EXERCISE –
Rewrite the lines running from the one containing "Which one is further" through the one containing "6.47 meters", inclusive, with "bare tree branch" replaced by "leafless tree branch" and everything else left unchanged.

Records contained in a dataset –
-=-=-
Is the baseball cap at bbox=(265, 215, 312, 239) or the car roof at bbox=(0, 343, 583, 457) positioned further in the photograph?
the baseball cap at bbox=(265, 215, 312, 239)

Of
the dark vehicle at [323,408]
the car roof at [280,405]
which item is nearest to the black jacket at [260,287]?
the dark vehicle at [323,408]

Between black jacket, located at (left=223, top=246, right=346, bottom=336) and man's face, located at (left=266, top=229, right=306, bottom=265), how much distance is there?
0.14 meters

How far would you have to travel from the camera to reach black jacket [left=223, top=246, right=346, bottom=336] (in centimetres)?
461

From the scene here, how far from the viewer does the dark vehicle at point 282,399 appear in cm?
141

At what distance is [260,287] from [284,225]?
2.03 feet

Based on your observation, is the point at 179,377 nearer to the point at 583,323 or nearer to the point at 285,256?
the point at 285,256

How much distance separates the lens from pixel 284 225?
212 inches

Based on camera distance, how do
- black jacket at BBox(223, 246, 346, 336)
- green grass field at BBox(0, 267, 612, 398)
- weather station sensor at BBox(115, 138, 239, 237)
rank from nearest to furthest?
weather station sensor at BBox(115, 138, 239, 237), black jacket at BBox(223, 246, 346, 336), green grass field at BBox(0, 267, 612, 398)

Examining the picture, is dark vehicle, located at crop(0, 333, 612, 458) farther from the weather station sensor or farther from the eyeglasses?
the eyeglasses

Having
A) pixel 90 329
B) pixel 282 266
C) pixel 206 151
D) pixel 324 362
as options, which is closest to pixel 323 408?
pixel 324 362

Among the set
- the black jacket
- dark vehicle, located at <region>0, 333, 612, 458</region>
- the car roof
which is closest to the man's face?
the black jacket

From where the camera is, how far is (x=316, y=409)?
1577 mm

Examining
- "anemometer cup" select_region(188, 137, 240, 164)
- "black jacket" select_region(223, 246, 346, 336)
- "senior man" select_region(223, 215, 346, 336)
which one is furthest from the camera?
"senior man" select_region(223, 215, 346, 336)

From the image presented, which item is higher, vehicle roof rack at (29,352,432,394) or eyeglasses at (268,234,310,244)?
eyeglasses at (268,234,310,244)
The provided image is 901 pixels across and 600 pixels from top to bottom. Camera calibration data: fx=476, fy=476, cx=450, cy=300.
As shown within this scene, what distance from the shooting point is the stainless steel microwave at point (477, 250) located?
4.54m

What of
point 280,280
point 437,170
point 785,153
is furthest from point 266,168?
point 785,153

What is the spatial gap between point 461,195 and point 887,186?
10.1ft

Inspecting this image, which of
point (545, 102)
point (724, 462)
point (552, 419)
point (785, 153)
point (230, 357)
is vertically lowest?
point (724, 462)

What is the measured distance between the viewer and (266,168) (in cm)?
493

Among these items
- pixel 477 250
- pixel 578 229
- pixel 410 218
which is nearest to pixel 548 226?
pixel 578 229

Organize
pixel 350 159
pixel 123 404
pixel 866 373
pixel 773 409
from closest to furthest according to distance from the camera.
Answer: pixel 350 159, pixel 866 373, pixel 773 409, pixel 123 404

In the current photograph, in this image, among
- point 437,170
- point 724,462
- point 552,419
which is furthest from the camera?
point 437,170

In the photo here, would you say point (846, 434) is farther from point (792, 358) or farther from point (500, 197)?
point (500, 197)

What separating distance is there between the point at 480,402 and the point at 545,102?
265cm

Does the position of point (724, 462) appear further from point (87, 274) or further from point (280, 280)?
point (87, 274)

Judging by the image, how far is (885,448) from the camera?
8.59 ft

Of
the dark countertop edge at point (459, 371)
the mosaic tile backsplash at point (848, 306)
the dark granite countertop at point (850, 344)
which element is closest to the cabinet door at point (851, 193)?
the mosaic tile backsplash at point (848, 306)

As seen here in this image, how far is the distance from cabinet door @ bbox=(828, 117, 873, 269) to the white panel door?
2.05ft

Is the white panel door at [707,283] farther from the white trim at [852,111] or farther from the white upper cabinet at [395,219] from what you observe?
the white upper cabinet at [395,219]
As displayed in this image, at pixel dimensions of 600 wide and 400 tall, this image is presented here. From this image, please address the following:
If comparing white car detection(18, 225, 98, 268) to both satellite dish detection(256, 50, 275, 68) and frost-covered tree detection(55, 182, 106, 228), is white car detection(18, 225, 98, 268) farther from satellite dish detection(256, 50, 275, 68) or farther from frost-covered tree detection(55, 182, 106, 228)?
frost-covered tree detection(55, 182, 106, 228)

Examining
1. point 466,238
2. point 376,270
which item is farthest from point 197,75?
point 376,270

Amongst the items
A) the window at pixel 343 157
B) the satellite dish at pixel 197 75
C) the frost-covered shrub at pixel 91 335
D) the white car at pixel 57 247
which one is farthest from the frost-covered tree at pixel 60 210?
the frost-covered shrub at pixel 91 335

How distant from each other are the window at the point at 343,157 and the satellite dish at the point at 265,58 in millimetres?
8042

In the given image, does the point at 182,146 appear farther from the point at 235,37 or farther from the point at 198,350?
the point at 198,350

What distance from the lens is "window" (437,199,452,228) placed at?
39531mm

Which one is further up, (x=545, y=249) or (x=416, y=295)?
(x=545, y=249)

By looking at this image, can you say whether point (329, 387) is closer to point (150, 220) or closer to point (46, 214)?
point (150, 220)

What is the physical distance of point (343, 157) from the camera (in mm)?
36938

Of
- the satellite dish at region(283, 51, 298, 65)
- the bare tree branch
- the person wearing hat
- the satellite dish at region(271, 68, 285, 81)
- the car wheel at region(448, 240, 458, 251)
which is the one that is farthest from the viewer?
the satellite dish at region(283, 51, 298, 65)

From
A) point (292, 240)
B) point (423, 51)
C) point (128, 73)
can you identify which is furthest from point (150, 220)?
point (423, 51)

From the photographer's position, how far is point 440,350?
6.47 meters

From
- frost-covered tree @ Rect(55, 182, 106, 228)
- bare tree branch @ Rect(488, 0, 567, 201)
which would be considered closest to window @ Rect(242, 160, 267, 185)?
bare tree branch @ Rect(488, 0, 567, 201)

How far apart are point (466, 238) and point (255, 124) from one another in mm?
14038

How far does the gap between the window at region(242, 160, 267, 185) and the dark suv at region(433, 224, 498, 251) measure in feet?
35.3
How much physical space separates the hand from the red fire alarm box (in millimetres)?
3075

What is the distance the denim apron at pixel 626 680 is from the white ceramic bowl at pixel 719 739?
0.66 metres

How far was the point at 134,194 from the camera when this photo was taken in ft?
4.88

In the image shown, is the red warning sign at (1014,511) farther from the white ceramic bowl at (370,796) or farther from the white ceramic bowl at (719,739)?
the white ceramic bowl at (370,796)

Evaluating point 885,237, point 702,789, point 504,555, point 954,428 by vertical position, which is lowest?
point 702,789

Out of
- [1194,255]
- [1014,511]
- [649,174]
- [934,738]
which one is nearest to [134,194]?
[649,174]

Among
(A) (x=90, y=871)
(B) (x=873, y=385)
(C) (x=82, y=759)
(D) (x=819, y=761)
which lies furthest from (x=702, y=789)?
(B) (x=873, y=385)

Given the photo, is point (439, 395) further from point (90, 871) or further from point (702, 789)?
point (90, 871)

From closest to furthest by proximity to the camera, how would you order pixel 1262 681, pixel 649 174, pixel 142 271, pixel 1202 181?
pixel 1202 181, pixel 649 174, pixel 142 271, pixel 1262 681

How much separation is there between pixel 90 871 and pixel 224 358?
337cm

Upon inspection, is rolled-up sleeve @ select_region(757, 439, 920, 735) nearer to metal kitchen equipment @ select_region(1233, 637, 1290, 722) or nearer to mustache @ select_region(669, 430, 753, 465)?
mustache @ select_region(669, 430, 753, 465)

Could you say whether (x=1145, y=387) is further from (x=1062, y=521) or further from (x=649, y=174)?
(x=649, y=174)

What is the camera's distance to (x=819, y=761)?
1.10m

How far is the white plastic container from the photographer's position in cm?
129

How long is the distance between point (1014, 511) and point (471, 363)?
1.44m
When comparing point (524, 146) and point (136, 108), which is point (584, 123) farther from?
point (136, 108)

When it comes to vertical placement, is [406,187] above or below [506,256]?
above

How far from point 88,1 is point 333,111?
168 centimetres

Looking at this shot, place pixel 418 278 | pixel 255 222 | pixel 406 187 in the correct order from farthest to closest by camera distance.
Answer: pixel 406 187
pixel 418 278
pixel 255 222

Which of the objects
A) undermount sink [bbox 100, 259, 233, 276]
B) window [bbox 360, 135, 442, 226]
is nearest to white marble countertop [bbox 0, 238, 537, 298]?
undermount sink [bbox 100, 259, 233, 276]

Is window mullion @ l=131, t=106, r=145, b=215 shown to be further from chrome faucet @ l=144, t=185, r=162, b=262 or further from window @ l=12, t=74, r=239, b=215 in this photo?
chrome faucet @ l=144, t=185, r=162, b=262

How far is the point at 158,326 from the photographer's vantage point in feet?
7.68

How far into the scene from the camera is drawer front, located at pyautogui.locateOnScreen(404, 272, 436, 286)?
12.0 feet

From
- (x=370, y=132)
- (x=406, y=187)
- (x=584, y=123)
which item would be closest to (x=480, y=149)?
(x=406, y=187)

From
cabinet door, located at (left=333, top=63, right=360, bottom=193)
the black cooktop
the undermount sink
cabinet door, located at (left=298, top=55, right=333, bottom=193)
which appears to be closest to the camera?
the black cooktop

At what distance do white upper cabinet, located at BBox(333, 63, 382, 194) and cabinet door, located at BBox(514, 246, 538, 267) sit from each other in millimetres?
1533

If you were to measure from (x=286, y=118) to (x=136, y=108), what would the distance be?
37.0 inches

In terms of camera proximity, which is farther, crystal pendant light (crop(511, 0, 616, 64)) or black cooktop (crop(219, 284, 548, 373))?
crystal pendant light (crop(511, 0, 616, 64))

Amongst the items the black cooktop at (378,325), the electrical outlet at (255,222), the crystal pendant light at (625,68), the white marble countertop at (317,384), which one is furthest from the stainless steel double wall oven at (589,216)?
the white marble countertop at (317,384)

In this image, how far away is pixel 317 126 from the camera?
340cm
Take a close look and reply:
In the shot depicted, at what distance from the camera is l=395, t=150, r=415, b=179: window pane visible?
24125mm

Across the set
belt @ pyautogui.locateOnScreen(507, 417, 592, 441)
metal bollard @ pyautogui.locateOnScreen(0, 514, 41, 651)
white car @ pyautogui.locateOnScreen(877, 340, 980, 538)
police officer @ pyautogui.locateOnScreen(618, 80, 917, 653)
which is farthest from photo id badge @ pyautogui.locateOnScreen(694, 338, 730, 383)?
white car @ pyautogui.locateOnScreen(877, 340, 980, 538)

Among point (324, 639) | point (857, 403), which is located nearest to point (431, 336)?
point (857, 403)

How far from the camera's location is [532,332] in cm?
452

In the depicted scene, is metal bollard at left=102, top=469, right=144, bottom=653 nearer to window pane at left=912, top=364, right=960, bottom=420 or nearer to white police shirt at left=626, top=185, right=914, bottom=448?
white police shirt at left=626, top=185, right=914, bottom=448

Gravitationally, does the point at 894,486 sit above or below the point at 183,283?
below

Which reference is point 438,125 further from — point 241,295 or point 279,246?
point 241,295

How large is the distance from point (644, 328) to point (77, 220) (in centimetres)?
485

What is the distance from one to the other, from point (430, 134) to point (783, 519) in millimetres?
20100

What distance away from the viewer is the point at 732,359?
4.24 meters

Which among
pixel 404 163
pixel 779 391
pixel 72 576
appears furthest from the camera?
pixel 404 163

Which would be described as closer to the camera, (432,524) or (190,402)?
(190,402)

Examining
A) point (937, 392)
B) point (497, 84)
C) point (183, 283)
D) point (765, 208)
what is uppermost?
-=-=-
THE REPLY –
Which one is further up, (x=545, y=249) or (x=416, y=295)?
(x=545, y=249)

By looking at this image, can you say whether point (329, 387) is closer to point (150, 220) or closer to point (46, 214)?
point (150, 220)

What is the physical distance of point (343, 157) from the camera (in mm)?
36938

Of
- the satellite dish at region(283, 51, 298, 65)
- the leafless tree branch
- the person wearing hat
- the satellite dish at region(271, 68, 285, 81)
- the car wheel at region(448, 240, 458, 251)
which is the one that is farthest from the viewer?
the satellite dish at region(283, 51, 298, 65)

From
A) point (292, 240)
B) point (423, 51)
C) point (128, 73)
can you identify which is furthest from point (150, 220)?
point (423, 51)

From the photographer's position, how far is point 440,350?
6.47 meters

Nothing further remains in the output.